• _Work to be completed_
From the first line to the last, write out the records exactly, leaving the pictures behind.
──────── Records supplied
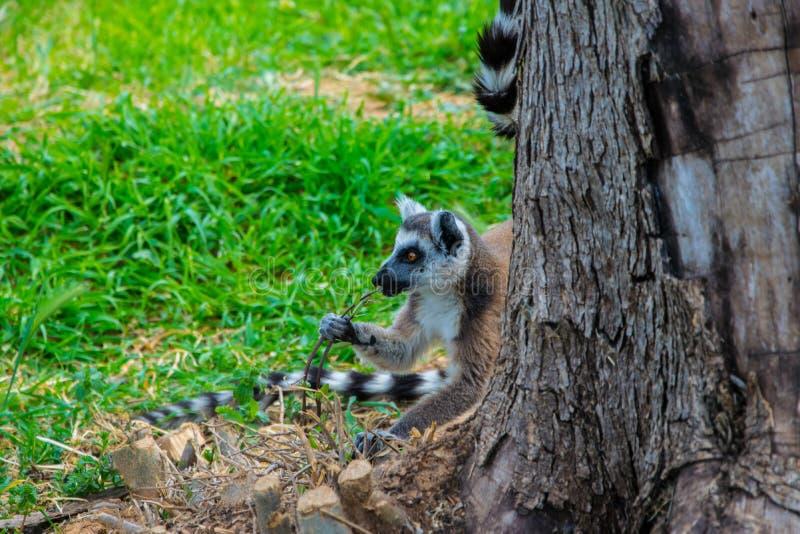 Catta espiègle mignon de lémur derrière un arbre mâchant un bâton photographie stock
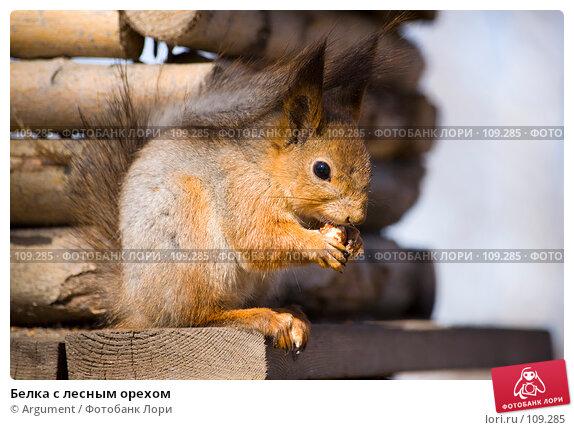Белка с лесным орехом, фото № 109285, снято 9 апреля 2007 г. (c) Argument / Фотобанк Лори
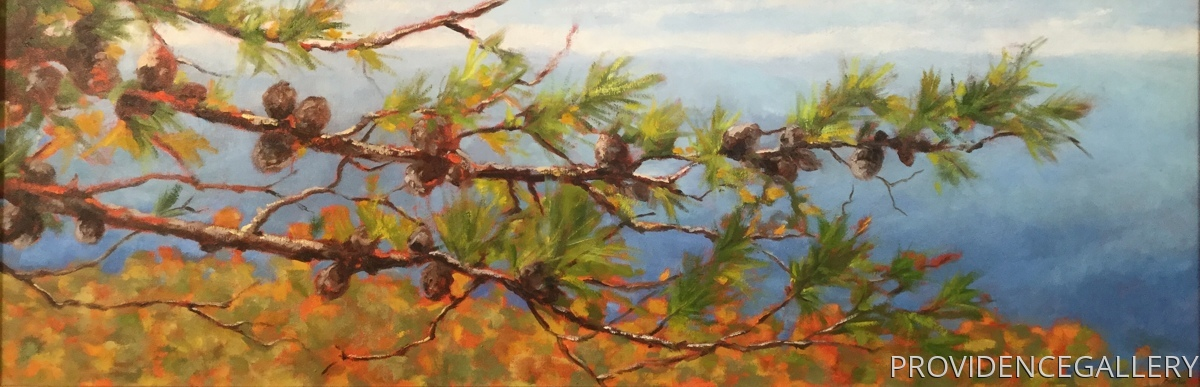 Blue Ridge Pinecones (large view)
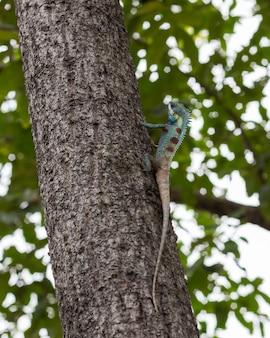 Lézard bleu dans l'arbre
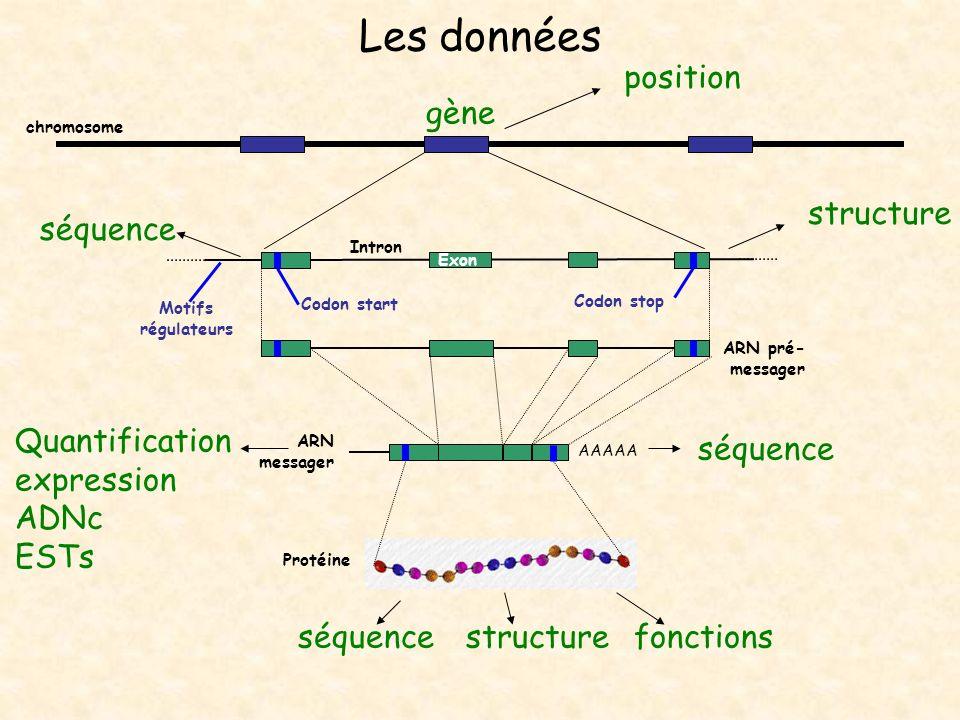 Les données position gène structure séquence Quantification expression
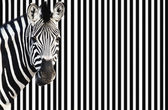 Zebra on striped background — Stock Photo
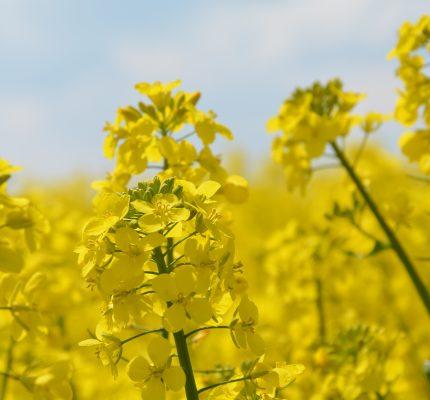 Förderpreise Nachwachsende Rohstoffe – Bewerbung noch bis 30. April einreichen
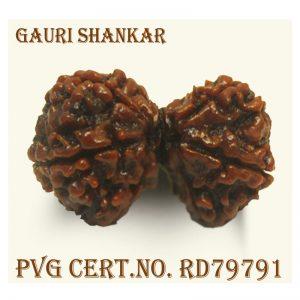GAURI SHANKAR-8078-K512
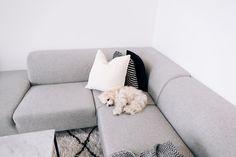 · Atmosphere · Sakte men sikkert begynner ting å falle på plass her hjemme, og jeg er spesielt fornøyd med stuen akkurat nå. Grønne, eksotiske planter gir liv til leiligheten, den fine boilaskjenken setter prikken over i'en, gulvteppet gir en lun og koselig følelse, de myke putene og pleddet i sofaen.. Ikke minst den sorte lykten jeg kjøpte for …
────────────────
• _Answer for this exercise_
 Catta espiègle mignon de lémur derrière un arbre mâchant un bâton photographie stock
Белка с лесным орехом, фото № 109285, снято 9 апреля 2007 г. (c) Argument / Фотобанк Лори
 Blue Ridge Pinecones (large view)
 Lézard bleu dans l'arbre
 Les données position gène structure séquence Quantification expression
 Zebra on striped background — Stock Photo
 Förderpreise Nachwachsende Rohstoffe – Bewerbung noch bis 30. April einreichen
GAURI SHANKAR-8078-K512
 · Atmosphere · Sakte men sikkert begynner ting å falle på plass her hjemme, og jeg er spesielt fornøyd med stuen akkurat nå. Grønne, eksotiske planter gir liv til leiligheten, den fine boilaskjenken setter prikken over i'en, gulvteppet gir en lun og koselig følelse, de myke putene og pleddet i sofaen.. Ikke minst den sorte lykten jeg kjøpte for …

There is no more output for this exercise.